The New Zealand wine sector is undergoing a growth spurt, with sales of Kiwi wine to the US exceeding Australian wine sales to the US for the first time.
According to Rabobank’s latest Wine Quarterly report, the volume of Australian wine shipped to the US dropped by 11 per cent last quarter. But there was a significant 14 per cent rise in sales volumes of New Zealand wine.
On a dollar basis, sales of Kiwi wines to the US tipped US$399.8 million, with 7.3 million cases of Kiwi wine headed to the States. In contrast, sales of Aussie wines were just $351.7 million, with 16.7 million cases of Aussie wine sent to the US.
So not only is New Zealand sending less Kiwi wine to the US than Australia, the average bottle price is more than twice the price for the Kiwi product.
Philip Gregan, CEO of New Zealand Winegrowers, said in a statement there is substantial potential to capitalise on recent strong sales to the US.
“New Zealand wine, especially sauvignon blanc, is very popular in the US and we expect consumer demand to continue to grow,” says Gregan.
“The new record level of wine exports into the world’s largest and most competitive market is an outstanding achievement for New Zealand wine exporters and testifies to the strong global demand for our wines,” he adds.
Statistics New Zealand’s figures also show Kiwi total annual wine exports hit a new record of $1.63 billion for the year to 31 March 2017. As a result, by value, wine is now New Zealand’s fifth largest export.
Now is the perfect time for vintners to take advantage of the demand in the US, as it won’t be long before Australian wineries step up and attempt to reclaim their number one position.
Taking the time to invest in newer and more efficient machinery and infrastructure now will only help New Zealand secure themselves as front-runner in wine export.
Many businesses, not just wineries, often mistake ‘investing’ in infrastructure as merely ‘spending’. But it’s not just an ‘expense’, it’s an investment to enable growth.
This type of view is often created because many think their options to funding infrastructure are limited to using their own, or shareholder, equity and that to do so, you must purchase outright.

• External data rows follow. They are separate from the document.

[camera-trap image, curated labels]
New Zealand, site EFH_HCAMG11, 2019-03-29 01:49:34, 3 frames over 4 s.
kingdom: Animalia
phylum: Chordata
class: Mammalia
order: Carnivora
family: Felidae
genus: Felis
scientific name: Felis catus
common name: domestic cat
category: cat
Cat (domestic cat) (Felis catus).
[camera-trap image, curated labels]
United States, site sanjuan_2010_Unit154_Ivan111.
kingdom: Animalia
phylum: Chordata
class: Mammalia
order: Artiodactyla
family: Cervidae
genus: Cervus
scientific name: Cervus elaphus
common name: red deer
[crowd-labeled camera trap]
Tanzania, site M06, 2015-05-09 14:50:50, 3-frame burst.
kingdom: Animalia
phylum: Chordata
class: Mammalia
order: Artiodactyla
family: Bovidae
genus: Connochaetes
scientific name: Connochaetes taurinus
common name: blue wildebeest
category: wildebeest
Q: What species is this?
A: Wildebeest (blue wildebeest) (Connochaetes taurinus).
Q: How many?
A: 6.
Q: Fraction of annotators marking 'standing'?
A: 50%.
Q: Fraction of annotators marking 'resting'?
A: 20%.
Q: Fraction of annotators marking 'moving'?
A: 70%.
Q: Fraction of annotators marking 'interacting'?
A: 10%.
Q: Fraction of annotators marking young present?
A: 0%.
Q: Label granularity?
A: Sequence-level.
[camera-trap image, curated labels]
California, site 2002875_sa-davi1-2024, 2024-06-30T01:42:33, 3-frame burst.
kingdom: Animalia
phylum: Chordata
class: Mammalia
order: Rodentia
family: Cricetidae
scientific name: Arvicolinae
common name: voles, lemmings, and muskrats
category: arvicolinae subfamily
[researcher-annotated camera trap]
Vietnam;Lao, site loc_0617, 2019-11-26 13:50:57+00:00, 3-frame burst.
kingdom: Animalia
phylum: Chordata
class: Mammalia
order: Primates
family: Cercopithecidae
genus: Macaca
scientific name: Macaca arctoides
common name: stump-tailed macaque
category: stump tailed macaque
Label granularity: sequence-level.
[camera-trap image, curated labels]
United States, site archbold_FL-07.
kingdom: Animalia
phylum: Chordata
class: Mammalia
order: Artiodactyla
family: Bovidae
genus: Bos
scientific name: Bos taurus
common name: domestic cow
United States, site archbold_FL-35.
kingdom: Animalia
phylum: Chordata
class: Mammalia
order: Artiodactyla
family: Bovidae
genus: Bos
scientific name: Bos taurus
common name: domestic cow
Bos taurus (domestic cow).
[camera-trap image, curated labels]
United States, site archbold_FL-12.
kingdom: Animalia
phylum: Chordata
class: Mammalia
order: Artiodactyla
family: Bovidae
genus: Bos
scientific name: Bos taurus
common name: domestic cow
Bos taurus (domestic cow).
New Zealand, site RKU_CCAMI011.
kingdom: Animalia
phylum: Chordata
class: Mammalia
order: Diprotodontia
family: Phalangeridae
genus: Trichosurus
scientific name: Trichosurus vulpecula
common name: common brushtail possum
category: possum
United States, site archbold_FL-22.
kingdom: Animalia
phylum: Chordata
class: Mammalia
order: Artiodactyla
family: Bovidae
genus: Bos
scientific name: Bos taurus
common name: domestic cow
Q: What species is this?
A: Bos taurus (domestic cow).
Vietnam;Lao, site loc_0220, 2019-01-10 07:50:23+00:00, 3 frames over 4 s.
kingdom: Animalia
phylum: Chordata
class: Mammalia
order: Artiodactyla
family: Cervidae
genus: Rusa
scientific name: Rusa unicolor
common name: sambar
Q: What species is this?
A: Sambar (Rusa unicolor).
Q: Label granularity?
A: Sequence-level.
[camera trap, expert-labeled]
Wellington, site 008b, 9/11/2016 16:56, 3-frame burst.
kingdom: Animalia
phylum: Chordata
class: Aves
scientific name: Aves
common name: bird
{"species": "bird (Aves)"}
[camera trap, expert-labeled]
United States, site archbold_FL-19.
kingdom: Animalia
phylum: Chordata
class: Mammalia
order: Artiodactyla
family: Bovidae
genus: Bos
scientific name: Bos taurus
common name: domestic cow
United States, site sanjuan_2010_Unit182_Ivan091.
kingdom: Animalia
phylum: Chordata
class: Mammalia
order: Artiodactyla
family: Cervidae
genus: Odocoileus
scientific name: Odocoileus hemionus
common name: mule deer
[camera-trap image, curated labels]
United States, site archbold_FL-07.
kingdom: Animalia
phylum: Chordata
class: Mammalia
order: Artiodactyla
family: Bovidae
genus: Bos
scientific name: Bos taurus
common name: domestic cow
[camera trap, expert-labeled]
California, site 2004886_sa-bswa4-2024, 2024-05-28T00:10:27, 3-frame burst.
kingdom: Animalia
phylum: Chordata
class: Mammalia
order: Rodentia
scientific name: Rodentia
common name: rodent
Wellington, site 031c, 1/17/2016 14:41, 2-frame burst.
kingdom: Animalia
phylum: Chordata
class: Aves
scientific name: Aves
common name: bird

This couldn’t be farther from the truth, alternative options are available.
Purchasing infrastructure outright can often result in the owner having to arrange and pay out for maintenance and upgrades, all the while, having to continue running the business without that vital piece of infrastructure. What happens as a result? Production time increases, and in some cases, threatens to stop altogether, causing stress to the business owner, any shareholders and staff.
Make your capital work for you and not you for it. Turn your capital expenditure into growth capital by looking at flexible funding options. Depending on your agreement you can and build in maintenance and upgrade options and end of term management so that you can spend your time where it’s needed – on your business – not faulty and outdated infrastructure.
New Zealand wineries are in an enviable position at the moment, but for how long that lasts is up to the wineries. Don’t let outdated infrastructure stop you from growing and getting your wine on the international dinner table.